With nothing left and a family to feed, Hung signed up with the MAM project after the 2016 floods. The government assigned him a new plot of land under a conservation program that requires any farming to meet environmental standards and prohibits the clearing of trees.
But according to Wyatt, it is rare for smallholders to make such a big change unless they have hit rock bottom. Pushed by economic hardship, many small-scale shrimp farmers still choose to farm in an intensive way because of the higher yield. The country so far has an estimated 50,000 hectares (124,000 acres) in integrated mangrove-shrimp farms.
Still, the IUCNmaintains that integrated shrimp farming is the most realistic solution for both the environment of the Mekong Delta and the long-term financial stability of the region’s small-scale farmers.
Though the yields are far lower than for conventional shrimp, organic shrimp can be sold for higher rates. Plus, under MAM, no labor or upkeep is required as the shrimp grow, and the risk of disease is minimal, which averts costly investments in water treatment, medicines, probiotics and vitamins. “Most of what we earn is profit as we don’t have many up-front costs anymore,” Hung said.
After losing everything, this stability alone is enough to keep Hung working with MAM. “I know we won’t ever have to go from rich to nothing in a night anymore,” he said. “Before, the yield was good but things were precarious. One year you would be raking in money, and the next you would lose everything over a few different degrees of salt or a stray wind.”
Super intensive farming for large operators
While the IUCN promotes integrated shrimp farming as ideal for small-scale farmers, it doesn’t necessarily make practical sense for all businesses in Vietnam’s shrimp industry. According to the organization, there is a future for intensive shrimp farming in this country, but only on a very large, industrialized scale, in well-contained facilities, and in regions of the Mekong that are not in urgent need of mangrove coverage.

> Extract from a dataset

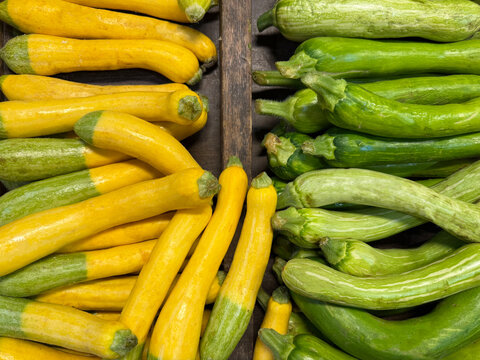 Overhead view of stacks of green and yellow courgettes for sale in a shop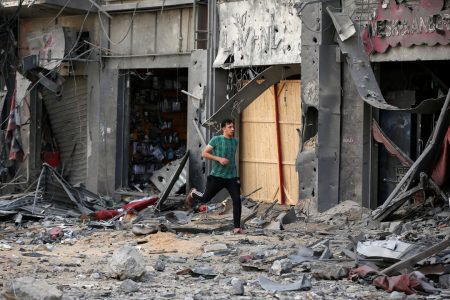 A Palestinian man runs for cover during an Israeli air strike near the site of a tower building which was destroyed in earlier strikes, amid a flare-up of Israeli-Palestinian violence, in Gaza City May 13, 2021. REUTERS/Suhaib Salem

Vietnam-Australia JSC, a foreign-invested shrimp farming enterprise with initiatives all over Vietnam, is pioneering this so-called super intensive approach by moving shrimp ponds out of the natural environment and into glass houses under tightly controlled conditions. “In our opinion this is the only way you can do intensive shrimp,” Wyatt said.
According to VietnamNet, the output per hectare of these farms could be 10 to 15 times higher than that of traditional, small-scale intensive farms, an important factor given government targets to grow the shrimp industry and raise exports. But barriers to their development remain. While most of the delta’s shrimp farms are smallholder-owned, there are several larger state-owned and private corporations along the Mekong coastline that hold long-term 15- or 20-year investment licenses. Wyatt said he’d like to figure out how to convince these businesses to move into glass-house shrimp production.
As the interests of the state and its private partners align, Vietnam’s shrimp industry is moving toward a more stable, sustainable method of production— albeit slowly. According to Wyatt, change is inevitable: Vietnam either has to change the way it approaches shrimp farming, or face the loss of hundreds of hectares of land.